Le mie vicende o le mie povere vicende le conoscono un po’ tutti. La cosa, lo confesso, mi fa piacere.
Non passa giorno non passa incontro che qualcuno mi chieda: “ come va il don Vecchi Marghera?” “si fa, don Armando la nuova chiesa del cimitero?” “Hanno già cominciato il Samaritano, la casa per i familiari degli ammalati dell’Ospedale?” “Allora si fa o non si fa l’ostello San Benedetto, per ospitare i lavoratori che vengono dal sud, dalle coste africane, o dai paesi dell’est d’Europa?” Per non parlare poi de “L’Incontro” dei Magazzini San Martino e San Giuseppe, dei supporti per gli infortunati o del Banco alimentare!
Sono felice che la città sia coinvolta nelle opere della solidarietà, vi partecipi almeno con la curiosità, senta che sono problemi di tutti e sia un po’ orgogliosa che questa nostra Mestre, che negli ultimi decenni s’è un po’ impigrita ed è diventata sonnolenta, desideri almeno, di brillare per una solidarietà che deve coinvolgere tutti.
Da sempre sono convinto che se non matura una cultura diffusa, ben difficilmente, emerge l’uomo o il gruppo sociale che tenti di produrre a livello operativo le risposte ai bisogni e alle nuove esigenze della collettività. In tutto questo mi da una buona mano L’Incontro, che anche durante le ferie viaggiava a quota quattromila copie settimanali.
Ma sono pur riconoscente e felice delle spintarelle, e talvolta delle spallate che mi danno “Il Gazzettino” “La Nuova Venezia”, “Gente Veneta” il “Corriere del Veneto” e Rai Tre!

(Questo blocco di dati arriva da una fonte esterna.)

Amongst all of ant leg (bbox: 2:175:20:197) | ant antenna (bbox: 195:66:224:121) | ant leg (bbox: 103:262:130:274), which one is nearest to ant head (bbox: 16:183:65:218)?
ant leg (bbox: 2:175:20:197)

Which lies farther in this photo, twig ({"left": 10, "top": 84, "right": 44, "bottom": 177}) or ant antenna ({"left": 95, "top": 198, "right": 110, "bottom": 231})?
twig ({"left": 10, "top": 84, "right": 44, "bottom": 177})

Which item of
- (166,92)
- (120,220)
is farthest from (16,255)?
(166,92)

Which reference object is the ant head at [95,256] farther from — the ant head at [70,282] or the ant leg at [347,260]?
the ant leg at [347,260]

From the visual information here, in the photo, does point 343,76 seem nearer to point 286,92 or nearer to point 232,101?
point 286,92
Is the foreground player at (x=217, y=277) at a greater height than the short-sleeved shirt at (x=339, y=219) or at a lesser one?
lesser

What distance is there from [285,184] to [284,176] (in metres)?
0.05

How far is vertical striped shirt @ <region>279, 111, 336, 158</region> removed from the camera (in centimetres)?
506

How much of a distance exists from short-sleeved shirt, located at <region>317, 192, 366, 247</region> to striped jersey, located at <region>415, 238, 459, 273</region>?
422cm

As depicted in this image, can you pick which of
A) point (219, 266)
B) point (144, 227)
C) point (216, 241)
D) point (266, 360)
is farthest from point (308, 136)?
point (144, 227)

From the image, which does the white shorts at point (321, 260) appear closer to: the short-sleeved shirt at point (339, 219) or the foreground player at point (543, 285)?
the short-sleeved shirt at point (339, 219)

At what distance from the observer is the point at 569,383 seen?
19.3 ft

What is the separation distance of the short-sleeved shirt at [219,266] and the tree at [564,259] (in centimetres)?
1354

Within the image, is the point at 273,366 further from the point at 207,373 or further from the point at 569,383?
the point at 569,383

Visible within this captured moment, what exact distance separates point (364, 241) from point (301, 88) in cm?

Tutta questa buona gente che costruisce l’opinione pubblica non mi tiene tanto sulla cresta dell’onda, ma soprattutto mantiene viva la memoria, l’urgenza e la necessità delle cause a cui ritengo utile dedicare le mie residue energie. Gli amici della carta stampata e del piccolo schermo sono veramente cari e preziosi amici del bene e della solidarietà.